╭─ Source data

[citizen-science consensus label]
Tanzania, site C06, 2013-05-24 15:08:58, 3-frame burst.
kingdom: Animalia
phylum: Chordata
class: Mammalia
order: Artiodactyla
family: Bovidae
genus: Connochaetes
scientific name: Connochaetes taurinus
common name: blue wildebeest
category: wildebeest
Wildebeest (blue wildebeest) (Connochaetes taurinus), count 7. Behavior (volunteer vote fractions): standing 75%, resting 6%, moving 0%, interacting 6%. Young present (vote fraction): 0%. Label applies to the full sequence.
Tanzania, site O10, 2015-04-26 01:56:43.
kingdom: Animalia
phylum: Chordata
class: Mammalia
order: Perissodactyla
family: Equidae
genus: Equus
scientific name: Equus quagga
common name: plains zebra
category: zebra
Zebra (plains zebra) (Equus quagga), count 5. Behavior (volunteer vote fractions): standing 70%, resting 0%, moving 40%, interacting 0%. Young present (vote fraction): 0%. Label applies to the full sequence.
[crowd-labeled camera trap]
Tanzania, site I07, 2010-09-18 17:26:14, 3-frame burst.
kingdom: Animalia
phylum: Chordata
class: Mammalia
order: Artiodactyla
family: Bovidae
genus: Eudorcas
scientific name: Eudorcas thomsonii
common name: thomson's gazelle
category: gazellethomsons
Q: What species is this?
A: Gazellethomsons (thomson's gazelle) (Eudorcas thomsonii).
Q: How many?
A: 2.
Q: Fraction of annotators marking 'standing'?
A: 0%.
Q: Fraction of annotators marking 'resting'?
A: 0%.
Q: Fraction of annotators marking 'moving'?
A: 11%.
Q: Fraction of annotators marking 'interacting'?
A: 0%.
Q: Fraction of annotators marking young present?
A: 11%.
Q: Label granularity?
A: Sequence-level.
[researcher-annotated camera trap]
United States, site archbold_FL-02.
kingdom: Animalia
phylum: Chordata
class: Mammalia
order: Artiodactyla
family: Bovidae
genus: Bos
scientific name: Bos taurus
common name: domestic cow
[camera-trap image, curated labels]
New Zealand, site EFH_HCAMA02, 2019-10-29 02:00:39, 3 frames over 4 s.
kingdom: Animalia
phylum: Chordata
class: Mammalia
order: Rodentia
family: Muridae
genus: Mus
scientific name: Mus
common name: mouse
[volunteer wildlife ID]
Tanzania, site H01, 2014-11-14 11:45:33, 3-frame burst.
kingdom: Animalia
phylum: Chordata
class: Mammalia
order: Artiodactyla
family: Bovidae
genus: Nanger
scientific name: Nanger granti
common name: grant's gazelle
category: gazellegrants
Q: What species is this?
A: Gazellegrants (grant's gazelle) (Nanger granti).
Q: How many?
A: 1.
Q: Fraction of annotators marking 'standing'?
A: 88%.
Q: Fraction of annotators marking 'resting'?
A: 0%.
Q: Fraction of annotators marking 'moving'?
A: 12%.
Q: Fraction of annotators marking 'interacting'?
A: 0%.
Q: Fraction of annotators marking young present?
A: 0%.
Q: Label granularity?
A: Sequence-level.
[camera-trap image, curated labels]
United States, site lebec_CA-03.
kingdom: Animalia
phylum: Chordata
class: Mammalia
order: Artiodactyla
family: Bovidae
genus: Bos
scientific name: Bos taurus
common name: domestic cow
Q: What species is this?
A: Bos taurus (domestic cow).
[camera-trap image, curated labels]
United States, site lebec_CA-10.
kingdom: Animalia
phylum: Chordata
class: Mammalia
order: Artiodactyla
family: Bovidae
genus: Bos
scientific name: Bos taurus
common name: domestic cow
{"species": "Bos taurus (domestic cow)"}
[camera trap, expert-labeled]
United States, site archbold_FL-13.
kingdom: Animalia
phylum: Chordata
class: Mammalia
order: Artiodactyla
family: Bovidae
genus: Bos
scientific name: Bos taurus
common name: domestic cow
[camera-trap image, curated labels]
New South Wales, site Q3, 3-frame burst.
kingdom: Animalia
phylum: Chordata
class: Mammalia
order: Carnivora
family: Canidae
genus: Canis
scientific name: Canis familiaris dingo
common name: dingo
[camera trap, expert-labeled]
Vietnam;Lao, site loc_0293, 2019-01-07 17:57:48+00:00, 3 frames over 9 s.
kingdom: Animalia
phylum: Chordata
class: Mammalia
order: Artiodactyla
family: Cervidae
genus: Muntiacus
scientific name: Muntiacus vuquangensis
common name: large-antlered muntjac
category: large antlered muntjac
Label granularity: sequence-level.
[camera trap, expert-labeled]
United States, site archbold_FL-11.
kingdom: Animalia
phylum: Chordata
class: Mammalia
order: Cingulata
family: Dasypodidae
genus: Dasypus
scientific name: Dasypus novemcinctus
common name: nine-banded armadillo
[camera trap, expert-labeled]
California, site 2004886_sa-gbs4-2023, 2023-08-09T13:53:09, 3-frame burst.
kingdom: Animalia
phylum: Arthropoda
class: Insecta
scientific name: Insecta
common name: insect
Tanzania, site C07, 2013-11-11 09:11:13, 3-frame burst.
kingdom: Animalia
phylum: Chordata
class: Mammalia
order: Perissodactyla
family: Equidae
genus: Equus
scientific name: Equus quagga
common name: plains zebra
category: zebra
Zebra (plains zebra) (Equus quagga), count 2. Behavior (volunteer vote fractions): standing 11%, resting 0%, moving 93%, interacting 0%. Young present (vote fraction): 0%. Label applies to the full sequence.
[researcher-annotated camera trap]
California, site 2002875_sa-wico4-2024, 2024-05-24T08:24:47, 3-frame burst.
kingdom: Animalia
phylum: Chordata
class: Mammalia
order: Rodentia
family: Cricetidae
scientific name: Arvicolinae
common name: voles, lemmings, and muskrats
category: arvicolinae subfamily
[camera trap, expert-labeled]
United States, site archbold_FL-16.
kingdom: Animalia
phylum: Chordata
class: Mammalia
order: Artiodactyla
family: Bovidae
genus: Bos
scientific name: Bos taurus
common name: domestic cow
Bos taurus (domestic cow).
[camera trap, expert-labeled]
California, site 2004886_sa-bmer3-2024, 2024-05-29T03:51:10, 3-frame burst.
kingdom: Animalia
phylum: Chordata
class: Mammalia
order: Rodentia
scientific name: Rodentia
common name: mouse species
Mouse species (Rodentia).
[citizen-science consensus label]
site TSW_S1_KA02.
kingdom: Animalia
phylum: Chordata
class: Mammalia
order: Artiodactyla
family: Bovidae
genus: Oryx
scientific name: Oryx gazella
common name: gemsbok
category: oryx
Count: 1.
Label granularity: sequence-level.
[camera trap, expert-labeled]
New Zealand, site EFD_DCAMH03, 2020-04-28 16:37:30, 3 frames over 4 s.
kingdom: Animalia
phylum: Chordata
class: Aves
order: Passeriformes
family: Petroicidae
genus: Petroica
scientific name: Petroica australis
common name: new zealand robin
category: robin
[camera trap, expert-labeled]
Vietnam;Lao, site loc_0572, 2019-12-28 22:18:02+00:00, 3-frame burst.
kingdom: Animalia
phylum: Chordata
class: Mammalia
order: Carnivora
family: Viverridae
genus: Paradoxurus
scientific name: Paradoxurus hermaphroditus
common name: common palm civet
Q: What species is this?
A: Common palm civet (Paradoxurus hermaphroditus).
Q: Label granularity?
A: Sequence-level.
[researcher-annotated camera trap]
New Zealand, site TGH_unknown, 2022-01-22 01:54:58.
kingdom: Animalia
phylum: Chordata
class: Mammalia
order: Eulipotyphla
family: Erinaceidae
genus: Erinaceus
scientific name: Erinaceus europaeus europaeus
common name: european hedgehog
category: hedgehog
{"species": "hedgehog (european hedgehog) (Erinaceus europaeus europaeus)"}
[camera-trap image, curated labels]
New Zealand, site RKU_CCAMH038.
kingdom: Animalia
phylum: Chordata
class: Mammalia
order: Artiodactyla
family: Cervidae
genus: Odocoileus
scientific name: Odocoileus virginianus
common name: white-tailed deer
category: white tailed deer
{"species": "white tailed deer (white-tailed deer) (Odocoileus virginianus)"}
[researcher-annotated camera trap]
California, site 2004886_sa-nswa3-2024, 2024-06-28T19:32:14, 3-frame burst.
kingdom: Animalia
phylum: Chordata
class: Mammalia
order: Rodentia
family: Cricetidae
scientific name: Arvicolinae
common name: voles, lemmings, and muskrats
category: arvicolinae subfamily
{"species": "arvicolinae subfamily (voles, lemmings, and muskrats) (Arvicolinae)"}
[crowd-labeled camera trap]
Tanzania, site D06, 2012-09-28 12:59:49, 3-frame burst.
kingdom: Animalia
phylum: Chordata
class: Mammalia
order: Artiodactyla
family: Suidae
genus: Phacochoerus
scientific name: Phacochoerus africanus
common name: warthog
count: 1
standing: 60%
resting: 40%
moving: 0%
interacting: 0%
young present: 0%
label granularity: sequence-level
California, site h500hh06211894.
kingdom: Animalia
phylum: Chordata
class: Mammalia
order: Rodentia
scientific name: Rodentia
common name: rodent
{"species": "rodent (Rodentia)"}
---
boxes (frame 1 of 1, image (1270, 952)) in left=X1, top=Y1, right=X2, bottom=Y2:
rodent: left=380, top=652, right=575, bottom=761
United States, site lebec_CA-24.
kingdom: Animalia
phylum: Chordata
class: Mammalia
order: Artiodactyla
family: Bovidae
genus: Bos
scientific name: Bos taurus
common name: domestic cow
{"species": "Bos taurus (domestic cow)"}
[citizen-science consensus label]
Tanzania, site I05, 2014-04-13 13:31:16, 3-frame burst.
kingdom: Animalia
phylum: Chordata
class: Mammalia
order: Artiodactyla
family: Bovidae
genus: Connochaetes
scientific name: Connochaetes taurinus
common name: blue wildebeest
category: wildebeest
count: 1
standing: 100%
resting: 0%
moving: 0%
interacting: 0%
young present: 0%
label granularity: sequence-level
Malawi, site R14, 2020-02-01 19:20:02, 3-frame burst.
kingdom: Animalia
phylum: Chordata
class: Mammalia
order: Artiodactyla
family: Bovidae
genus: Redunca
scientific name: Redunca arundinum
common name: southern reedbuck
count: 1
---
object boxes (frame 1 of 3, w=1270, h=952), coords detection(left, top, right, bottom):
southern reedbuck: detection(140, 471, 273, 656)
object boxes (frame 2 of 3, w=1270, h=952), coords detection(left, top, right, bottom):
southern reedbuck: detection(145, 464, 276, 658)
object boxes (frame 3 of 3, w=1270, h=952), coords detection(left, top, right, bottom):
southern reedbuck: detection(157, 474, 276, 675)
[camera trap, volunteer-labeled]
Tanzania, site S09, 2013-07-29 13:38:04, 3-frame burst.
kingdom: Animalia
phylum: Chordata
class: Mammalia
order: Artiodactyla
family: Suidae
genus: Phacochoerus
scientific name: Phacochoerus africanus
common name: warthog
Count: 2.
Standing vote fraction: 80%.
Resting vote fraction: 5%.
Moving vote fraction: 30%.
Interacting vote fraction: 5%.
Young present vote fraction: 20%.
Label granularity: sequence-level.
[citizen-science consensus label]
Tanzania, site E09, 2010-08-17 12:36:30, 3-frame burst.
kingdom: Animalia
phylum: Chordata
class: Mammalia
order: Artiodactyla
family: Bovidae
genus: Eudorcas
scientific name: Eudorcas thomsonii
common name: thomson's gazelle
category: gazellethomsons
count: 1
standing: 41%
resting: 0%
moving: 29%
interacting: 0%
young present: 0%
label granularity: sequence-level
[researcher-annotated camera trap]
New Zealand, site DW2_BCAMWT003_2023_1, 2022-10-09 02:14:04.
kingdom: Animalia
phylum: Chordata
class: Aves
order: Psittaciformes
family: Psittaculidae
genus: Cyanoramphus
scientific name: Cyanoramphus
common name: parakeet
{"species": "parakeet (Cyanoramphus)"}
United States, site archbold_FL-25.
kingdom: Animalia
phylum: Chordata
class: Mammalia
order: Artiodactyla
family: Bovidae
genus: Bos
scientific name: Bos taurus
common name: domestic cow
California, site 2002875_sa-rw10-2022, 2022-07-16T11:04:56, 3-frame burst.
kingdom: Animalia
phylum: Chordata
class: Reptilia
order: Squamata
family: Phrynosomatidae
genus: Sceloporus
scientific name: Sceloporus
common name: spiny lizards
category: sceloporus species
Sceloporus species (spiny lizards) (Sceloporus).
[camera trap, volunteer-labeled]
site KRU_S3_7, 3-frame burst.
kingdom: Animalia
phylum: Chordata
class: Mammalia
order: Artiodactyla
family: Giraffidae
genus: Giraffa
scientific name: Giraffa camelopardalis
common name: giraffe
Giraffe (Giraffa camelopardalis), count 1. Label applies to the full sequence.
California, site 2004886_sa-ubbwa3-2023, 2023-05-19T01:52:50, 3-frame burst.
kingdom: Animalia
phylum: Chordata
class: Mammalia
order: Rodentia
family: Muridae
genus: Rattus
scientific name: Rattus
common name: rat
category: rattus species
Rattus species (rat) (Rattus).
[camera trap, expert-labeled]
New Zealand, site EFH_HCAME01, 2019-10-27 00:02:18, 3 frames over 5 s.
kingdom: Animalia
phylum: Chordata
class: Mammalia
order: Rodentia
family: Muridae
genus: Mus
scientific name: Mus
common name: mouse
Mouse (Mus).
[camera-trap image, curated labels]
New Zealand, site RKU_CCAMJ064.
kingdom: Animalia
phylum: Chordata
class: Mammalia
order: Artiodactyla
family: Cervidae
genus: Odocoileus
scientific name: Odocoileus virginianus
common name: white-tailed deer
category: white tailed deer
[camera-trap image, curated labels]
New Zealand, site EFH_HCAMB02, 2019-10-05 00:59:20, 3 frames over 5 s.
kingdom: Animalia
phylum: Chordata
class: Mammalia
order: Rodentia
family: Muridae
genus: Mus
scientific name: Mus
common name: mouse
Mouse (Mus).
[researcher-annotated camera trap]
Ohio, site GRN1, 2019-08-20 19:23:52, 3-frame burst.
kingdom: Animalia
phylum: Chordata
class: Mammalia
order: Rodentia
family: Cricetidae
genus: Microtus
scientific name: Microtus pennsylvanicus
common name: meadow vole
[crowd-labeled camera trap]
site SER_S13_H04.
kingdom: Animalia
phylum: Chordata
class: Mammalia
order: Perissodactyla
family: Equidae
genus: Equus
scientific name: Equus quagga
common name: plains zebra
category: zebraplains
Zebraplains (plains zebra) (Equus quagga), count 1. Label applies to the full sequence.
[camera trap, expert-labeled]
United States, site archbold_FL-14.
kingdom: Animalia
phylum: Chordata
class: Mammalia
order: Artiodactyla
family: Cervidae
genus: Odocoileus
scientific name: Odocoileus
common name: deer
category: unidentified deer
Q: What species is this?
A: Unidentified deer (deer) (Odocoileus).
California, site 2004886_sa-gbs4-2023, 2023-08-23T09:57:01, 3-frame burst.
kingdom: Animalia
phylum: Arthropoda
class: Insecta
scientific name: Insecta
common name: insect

╰─

* _Try it_:
Output should match, line for line, the stretch of the material above from the line holding "Standing vote fraction: 80%." through the line holding "standing: 41%".

* _Output_:
Standing vote fraction: 80%.
Resting vote fraction: 5%.
Moving vote fraction: 30%.
Interacting vote fraction: 5%.
Young present vote fraction: 20%.
Label granularity: sequence-level.
[citizen-science consensus label]
Tanzania, site E09, 2010-08-17 12:36:30, 3-frame burst.
kingdom: Animalia
phylum: Chordata
class: Mammalia
order: Artiodactyla
family: Bovidae
genus: Eudorcas
scientific name: Eudorcas thomsonii
common name: thomson's gazelle
category: gazellethomsons
count: 1
standing: 41%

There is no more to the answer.